* _Task to carry out_
First find the line with "Son giving flowers", then reproduce it and all following lines of the data to the end, exactly and with no pictures, adding nothing.

* _Collected material_
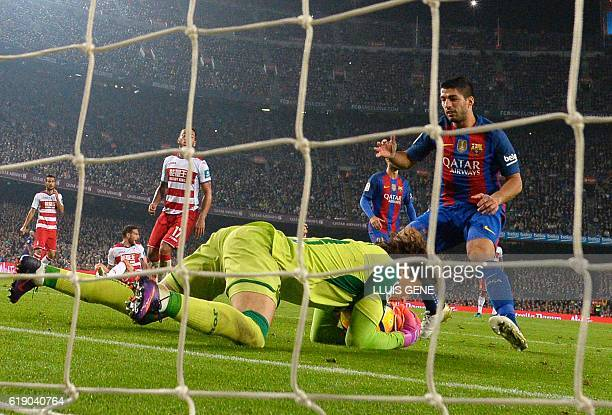 Granada's goalkeeper Guillermo Ochoa secures the ball in front of Barcelona's Uruguayan forward Luis Suarez during the Spanish league football match...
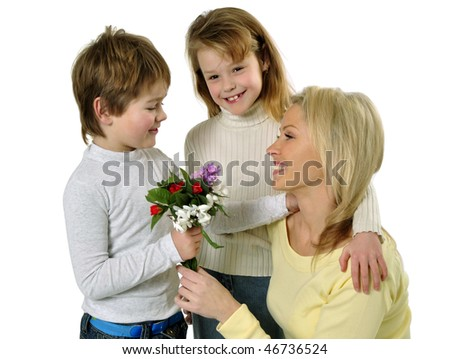 Son giving flowers to her mom on mother's day - stock photo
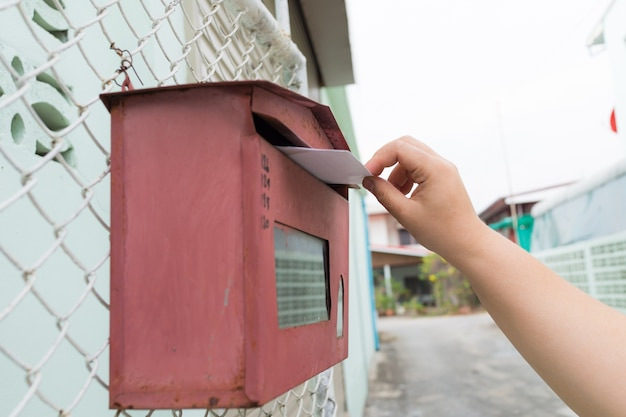 Posting a letter to red british postbox on street,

* _Written response_
 Son giving flowers to her mom on mother's day - stock photo
 Posting a letter to red british postbox on street,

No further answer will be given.